NASA is on cloud nine. It has plans to expand its exploratory horizons through deploying solar sails that will harness solar power. This will increase spacecraft efficiency and lower operating costs. NASA recently unveiled plans to advance the technology by rolling out the largest-ever solar sail created— in 2015.
The next-gen solar spacecraft will deploy and operate a sail seven times larger than any sail that has fluttered in space. NASA’s Solar Sail mission is one of the three proposed Technology Demonstration Missions set to metamorphose space communications, deep space navigation and in-space propulsion capabilities.
Solar sails use radiation pressure from star and laser light to push large and ultra-thin mirrors up to high speeds.
For quite some time, NASA has been testing the technology on small scales.
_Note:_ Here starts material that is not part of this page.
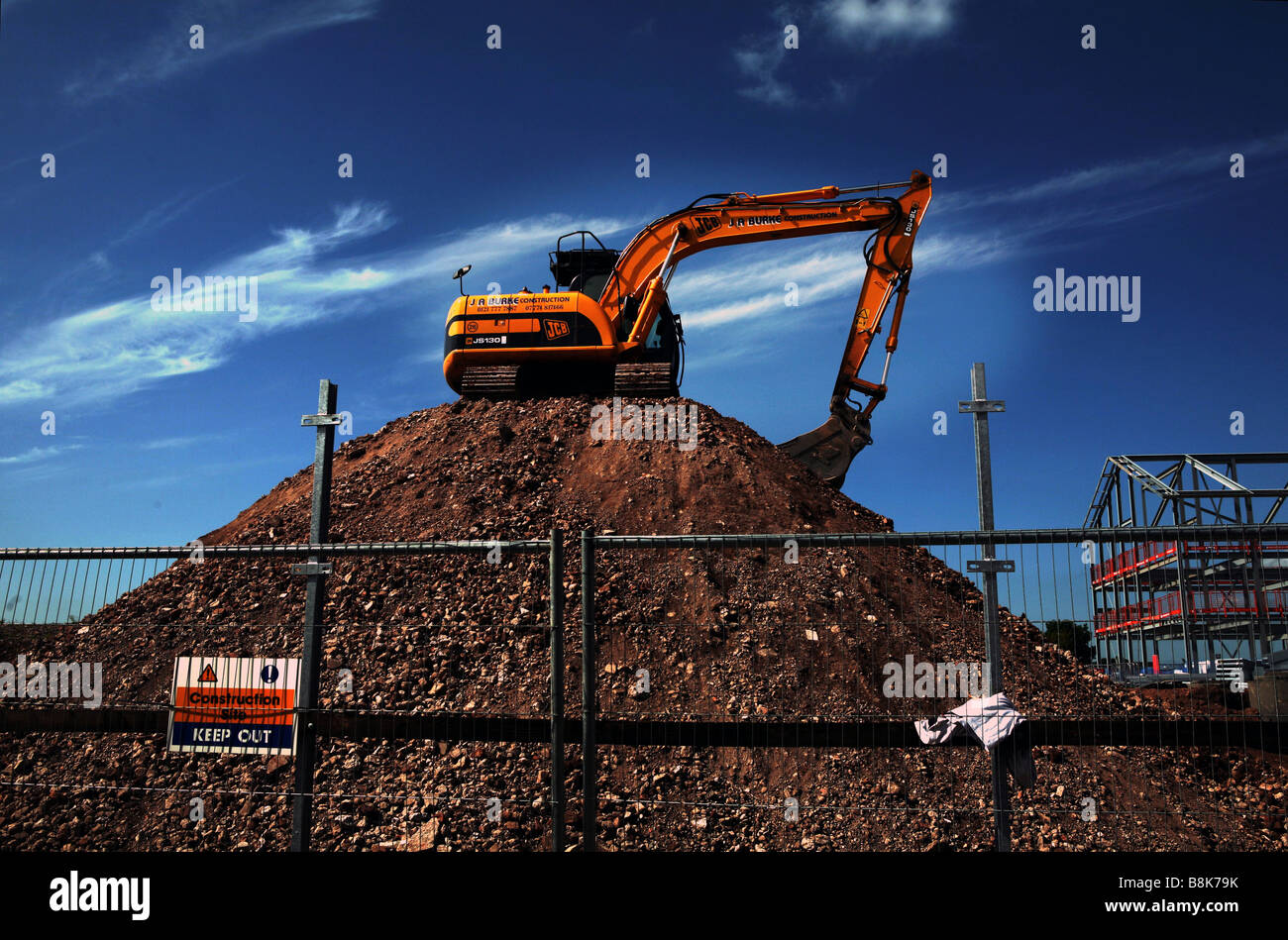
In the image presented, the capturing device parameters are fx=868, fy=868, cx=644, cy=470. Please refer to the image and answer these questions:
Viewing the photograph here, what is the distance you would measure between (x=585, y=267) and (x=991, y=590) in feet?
49.0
A solar sail powered spacecraft was successfully deployed in outer space with the launch of Japan’s IKAROS on May 21, 2010. NASA’s NanoSail-D — a 100 square-foot sail that re-entered earth’s atmosphere in May this year – lacked maneuvering capability, but it did collect valuable de-orbiting data that will contribute to this upcoming mission’s success.
The lower-cost technology could convert small satellites into space debris cleaners. Now there are 6,000 tons or 20,000 pieces of space debris in orbit. Much of this has accumulated over a period of 50 years from abandoned spacecraft, but satellites are still falling dead with some frequency — the 2.4 ton ROSAT spacecraft crashed to the earth in November.
Solar sail-powered space travel is tantalizing renewable energy enthusiasts. The National Oceanic and Atmospheric Administration is collaborating with NASA and L’Garde Inc. in the project, which includes test planning, flight hardware, launch, ground operations, and post-testing assessment and reporting.